> [Text]
********

The heroin and painkiller (opioid) epidemic has accounted for 60 percent of American overdose deaths, including over 47,000 deaths in 2014. Because of these overwhelming numbers, more and more leaders and healthcare professionals in the U.S. have shifted their focus on saving lives of addicts, making the idea of doctor assisted injection facilities (for lack of a better term) worth a shot.
"Things are getting out of control. We have to find things we can do for people who are addicted now," said New York state Assemblywoman Linda Rosenthal. "The idea shouldn't be dismissed out of hand. I don't see anyone else coming up with anything new and innovative."
Since 2008, shoot-up centers in have sprang up Amsterdam, Sydney, and Vancouver to prevent overdose death, as well as reducing crime in the community by supplying these potential criminals in search of a ‘score’. Certified trained medical professionals are onsite at these locations to administer the widely relied upon anti-overdose medication NARCAN in the case of an overdose, which are common within injection facilities. Insite, located in the heart of Vancouver's Downtown Eastside neighborhood, offers patient treatment services just one floor up from the supervised injection site and sees an average of 20 overdoses a week from heroin abusers. Astoundingly, Insite has yet to record a single death since its opening.
"Heroin Havens" in the U.S.
The success of these programs abroad have many US officials and lawmakers aggressively seeking funding for even more injection facilities across America to augment existing clinics operating in 33 states. Lawmakers and city officials from the east coast to the west are urging for more funded shoot-up rooms modeled after those abroad that have been serving patients since as early as 2008, including Amsterdam, Sydney, and Vancouver.
Funded injection facilities aim to serve as a safe haven for addicts to receive empathetic medical care, a light at the end of a very long and dark tunnel. This tunnel, as addicts, friends, and family know all too well, hardly ever has a light at the other end of it. With her face covered in scabs, 33 year old heroin addict Rhea Jean, after wiping her mouth from recently vomiting immediately following an injection, had this say about Insight to The Associated Press.
"It's a great place for active users in full-blown addiction.” added Jean. “It links you up to other programs."
A white flag for drug addicts
Though U.S. federal law effectively prohibits injection facilities, legislators at the state and city level have the power to authorize them within their jurisdiction. By giving this power to local government, Washington officials could adopt a hands-off approach similar to the federal response to state medical marijuana programs.
This new approach has been less than warmly accepted by many US officials who criticize that proposed injection facilities are equivalent to waving a white flag at an epidemic that should be fought with prevention and treatment.
"It's a dangerous idea," said John Walters, drug czar under President George W. Bush. "It's advocated by people who seem to think that the way we should help sick people is by keeping them sick, but comfortably sick."
Good, bad, or indifferent… it is an innovative approach to saving lives from the deadly addiction of heroin.

********

Dataset entries:
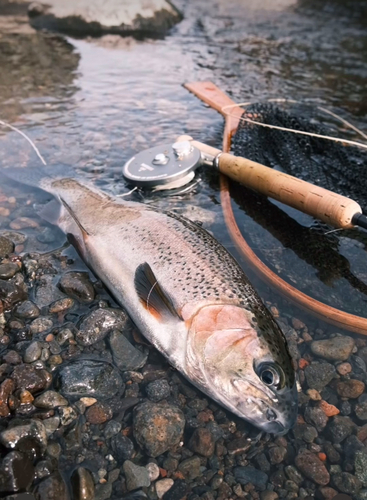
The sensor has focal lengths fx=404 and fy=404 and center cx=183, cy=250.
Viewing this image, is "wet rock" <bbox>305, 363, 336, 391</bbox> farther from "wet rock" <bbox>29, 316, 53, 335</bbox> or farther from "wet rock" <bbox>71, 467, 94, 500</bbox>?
"wet rock" <bbox>29, 316, 53, 335</bbox>

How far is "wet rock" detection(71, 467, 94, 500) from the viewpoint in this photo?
2.02 meters

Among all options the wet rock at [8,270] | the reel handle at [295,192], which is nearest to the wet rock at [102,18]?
the reel handle at [295,192]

********

> [Problems to work on]
(a) According to the article on supervised injection facilities, what led more U.S. leaders and healthcare professionals to shift their focus to saving addicts' lives?
(b) Answer these from the article on supervised injection facilities:
(i) In how many states do existing clinics operate?
(ii) On average, how many overdoses a week does Insite see?
(iii) What position did John Walters hold?

> [Answer section]
(a) The overwhelming numbers behind the shift: the heroin and painkiller epidemic has accounted for 60 percent of American overdose deaths, including over 47,000 deaths in 2014. Those figures made the idea of doctor assisted injection facilities seem worth a shot.

(b)
(i) 33 states.
(ii) An average of 20 overdoses a week.
(iii) He was drug czar under President George W. Bush.